Friday, October 15, 2010

A migraine called the Bureau of Immigration

First, it flunked the test of obedience. Now, the Bureau of Immigration and Deportation (BID) is guilty of in-your-face defiance.

By disobeying the express order of the President Benigno S. Aquino III not to use his image or photo in any way that smacks of political grandstanding and unfettered patronizing, the BID, whose charter dating back to 1935 is as antiquated as the mindset of some of the officials that run the agency, is showing its true color: it causes migraine to Malacanang.

It can recalled that immediately after President Aquino came to office, he warned all government offices against using his photo from being displayed in billboards and posters that ‘announce’ his ascendancy as President, or that tend to show his pre-eminence as the First Gentlemen of this hapless, undisciplined and unruly country called the Philippines.

It was a simple, but bold, governance masterstroke. Like the prohibition of the use of ‘wang-wang’, it was a sudden departure from the political-bullying culture of the era of Gloria Macapagal Arroyo, whose photo with that perennial smirk—including those of her officials’—had adorned billboards, posters, handbills, calendars, forms, souvenir fans, pins, buttons, and shirts posters for nine years that I am just recovering from our polluted landscape.

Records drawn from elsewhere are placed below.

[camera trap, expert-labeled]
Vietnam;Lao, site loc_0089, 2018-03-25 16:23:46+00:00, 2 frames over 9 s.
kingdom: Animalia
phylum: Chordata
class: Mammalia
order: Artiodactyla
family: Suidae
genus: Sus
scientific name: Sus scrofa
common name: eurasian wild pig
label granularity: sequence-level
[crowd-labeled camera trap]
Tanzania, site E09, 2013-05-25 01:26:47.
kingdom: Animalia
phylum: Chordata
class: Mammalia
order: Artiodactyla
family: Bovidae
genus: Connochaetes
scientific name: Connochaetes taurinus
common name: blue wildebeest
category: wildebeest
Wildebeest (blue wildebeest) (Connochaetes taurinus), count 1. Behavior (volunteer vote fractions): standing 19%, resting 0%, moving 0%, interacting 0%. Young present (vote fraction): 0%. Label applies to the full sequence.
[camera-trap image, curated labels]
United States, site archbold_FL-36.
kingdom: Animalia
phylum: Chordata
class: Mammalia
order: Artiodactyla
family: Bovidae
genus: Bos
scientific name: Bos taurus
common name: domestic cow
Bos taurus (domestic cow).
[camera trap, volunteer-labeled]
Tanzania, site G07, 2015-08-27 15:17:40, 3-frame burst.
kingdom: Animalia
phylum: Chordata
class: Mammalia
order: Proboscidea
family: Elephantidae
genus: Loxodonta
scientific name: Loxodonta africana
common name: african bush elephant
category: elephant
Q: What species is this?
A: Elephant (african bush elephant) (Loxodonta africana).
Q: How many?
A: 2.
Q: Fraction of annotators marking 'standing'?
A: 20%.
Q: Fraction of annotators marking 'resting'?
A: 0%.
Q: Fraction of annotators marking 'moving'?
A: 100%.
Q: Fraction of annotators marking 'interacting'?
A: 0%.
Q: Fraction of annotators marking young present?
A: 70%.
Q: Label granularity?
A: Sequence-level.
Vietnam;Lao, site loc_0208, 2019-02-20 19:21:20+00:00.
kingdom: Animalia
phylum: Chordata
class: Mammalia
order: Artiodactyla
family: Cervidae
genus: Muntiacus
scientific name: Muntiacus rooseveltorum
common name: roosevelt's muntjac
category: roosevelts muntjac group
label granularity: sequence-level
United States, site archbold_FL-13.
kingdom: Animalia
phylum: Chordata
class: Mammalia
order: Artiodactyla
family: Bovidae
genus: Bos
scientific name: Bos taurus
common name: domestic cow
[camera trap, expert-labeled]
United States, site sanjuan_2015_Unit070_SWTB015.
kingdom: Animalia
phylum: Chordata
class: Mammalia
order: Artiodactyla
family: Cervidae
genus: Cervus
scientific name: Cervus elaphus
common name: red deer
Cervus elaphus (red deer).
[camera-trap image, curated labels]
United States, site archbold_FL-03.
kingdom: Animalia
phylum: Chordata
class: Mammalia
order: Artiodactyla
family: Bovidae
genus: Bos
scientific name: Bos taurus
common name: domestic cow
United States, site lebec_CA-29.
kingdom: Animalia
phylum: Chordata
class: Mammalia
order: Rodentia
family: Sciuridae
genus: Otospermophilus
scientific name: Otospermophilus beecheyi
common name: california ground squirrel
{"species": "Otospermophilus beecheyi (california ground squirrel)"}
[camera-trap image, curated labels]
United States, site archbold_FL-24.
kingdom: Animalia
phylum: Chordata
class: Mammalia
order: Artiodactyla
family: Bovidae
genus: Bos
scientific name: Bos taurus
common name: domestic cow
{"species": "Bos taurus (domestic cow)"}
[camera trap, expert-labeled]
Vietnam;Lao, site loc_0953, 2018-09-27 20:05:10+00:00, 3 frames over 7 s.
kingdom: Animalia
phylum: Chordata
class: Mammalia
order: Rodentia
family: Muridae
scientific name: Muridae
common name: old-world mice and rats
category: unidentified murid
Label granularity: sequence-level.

The BID defied that order. It printed millions of departure and arrival cards with the photo of P-Noy.

When the President heard about it, he fumed and castigated the BID. We don’t know how he did it, but we know the BID later issued a press release saying it has stopped using the forms with the President’s image.

This is not true. Last week, the flight attendants of Thai Airways were still using the BID arrival cards in question: call that lying and disobedience.

Then last week, news came out about the so-called ‘Dra. Belo cards’.

The BID apparently had not learned its lesson, or was so hard-headed, that it printed millions of departure and arrival cards with the image of a doctor whose sole claim to fame is to have trimmed the waistlines, firmed up the flat noses and sagging breasts, and removed flab of fats of the moneyed famous and infamous, including celluloid stars.

Tasteless. That is, the choice of ‘endorser’ of the BID.

I said this not because I prefer the image of my labrador, Zorro, to be on the arrival and departure cards, but because if the reports are correct, the mangling by the BID of the use of the abbreviation ‘Dr.’ as “Dra.’ is inexcusable.

In correct English usage, there is no abbreviation as ‘Dra.’! The title, ‘doctor’, refers both to a male and female physician and its abbreviation is simply ‘Dr.’, with a period or full stop (.) in American usage, and without a period or full stop, if you go by British usage. Here, I’ll stop my lecture on punctuation . . .

. . . and continue excoriating the BID for its more serious offense—its defiance.

The BID claimed it was not responsible for the printing of the cards with the ‘Dra. Belo’ image. It reasoned it was its contractor, e.Xtend Inc., which was at fault.

Fine. Charles Stephen Sy of e.Extend apparently told GMANews.TV that there was no need to get the approval of the BID in printing the advertisement of the Belo Medical Group on the arrival and departure cards and that there was nothing ‘immoral’ with the cards. No one, really, said it was, as far as I recall.

"e.Xtend has the right to place any sponsors and advertisements as long as they are not contrary to the public morals or standards or compromise the image of the Bureau of Immigration," Sy was quoted to have said.

Well, Mr. Sy, I’ll tell you this: what you did already compromised the BID with the President. What you did had already put the BID in the list of government agencies that disobeys the P-Noy, and we, P-Noy’s ‘boss’, are watching.

Now, from the ‘boss’: Mr. President, sack Ronald Ledesma, the BID’s officer-in-charge, for causing you—and us—another unwanted migraine. We don’t deserve it.